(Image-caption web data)
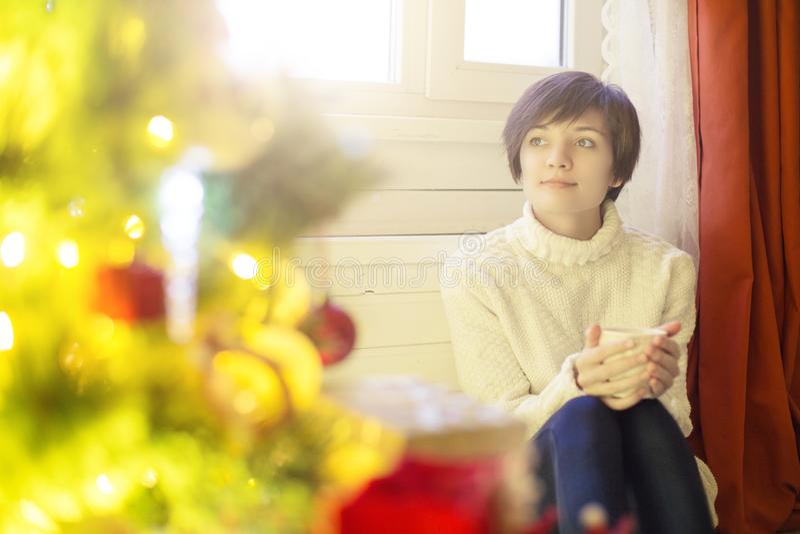 De ochtend van Kerstmis Jonge vrouwenzitting in de woonkamer, holding een kop thee in haar handen stock foto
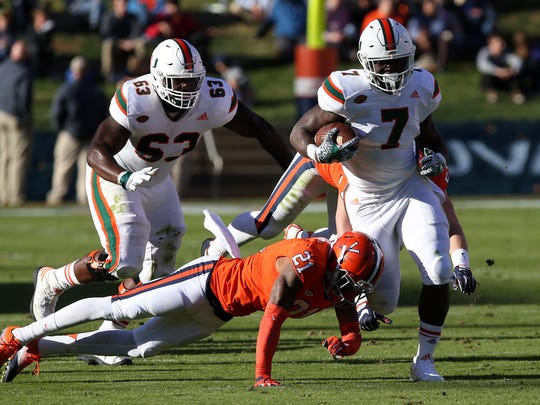 Nov 12, 2016; Charlottesville, VA, USA; Miami Hurricanes running back Gus Edwards (7) carries the ball as Virginia Cavaliers safety Juan Thornhill (21) attempts the tackle in the second quarter at Scott Stadium. The Hurricanes won 34-14. Mandatory Credit: Geoff Burke-USA TODAY Sports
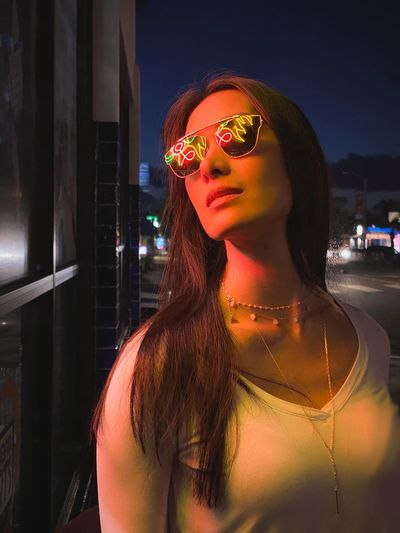 Close-up of beautiful woman wearing sunglasses standing outdoors at night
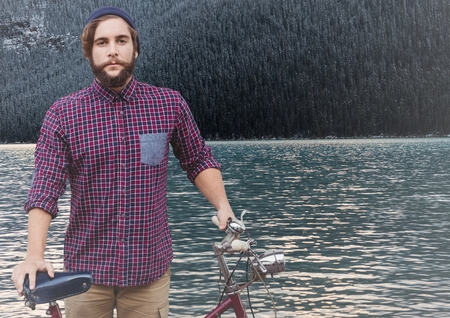 ripple: Digital composite of Millennial man with bicycle against river and forest Stock Photo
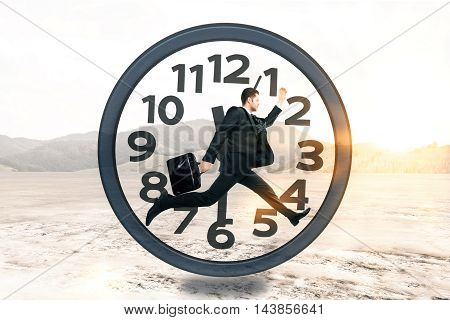 Businessman with briefcase running inside clock on landscape background with sunlight. Time management concept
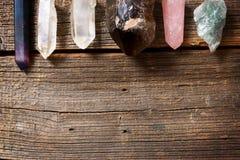 Multiple semi precious gemstones on board. Multiple semi precious gemstones on wooden board Stock Images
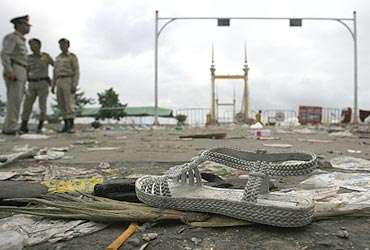 A woman's shoe is seen among the debris as police cordon off the bridge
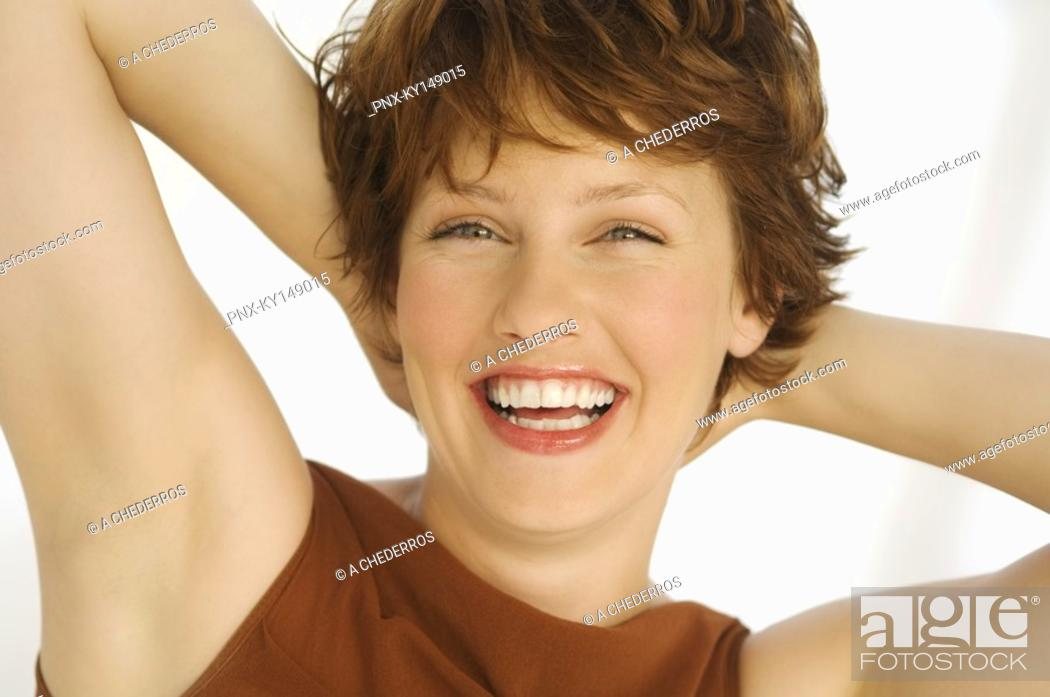 Stock Photo: Portrait of young smiling woman, hands behind head.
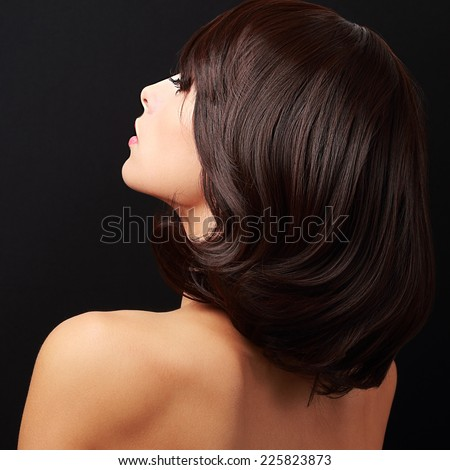 Beautiful glamour woman looking with nude back. Closeup - stock photo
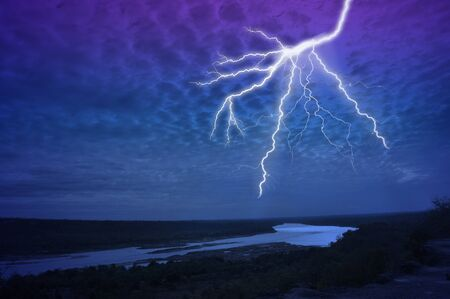 Thunder in the dark night over the river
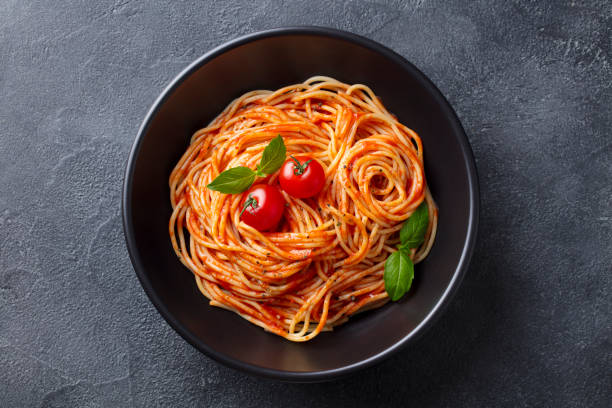 Pasta, spaghetti with tomato sauce in black bowl. Slate background. Top view. stock photo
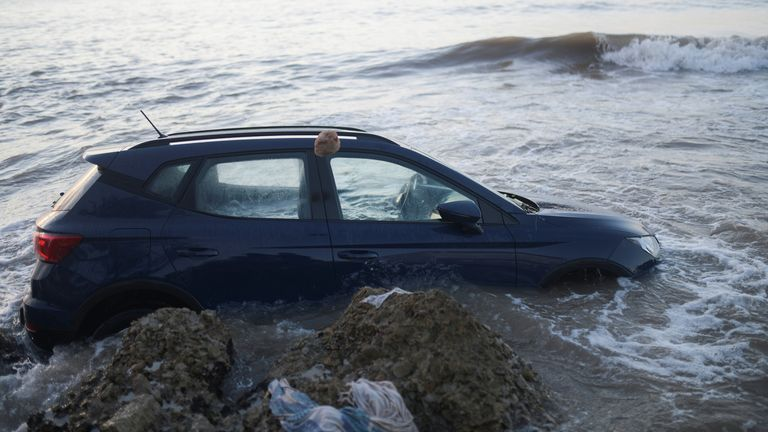 A car is seen in the sea after floods caused by heavy rains in Alcanar, Spain September 2, 2021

== Your instructions ==
Repeat exactly and only the lines from the one holding "Stock Photo: Portrait" through the final line of the entries; no pictures.

== Expected answer ==
 Stock Photo: Portrait of young smiling woman, hands behind head.
 Beautiful glamour woman looking with nude back. Closeup - stock photo
 Thunder in the dark night over the river
 Pasta, spaghetti with tomato sauce in black bowl. Slate background. Top view. stock photo
 A car is seen in the sea after floods caused by heavy rains in Alcanar, Spain September 2, 2021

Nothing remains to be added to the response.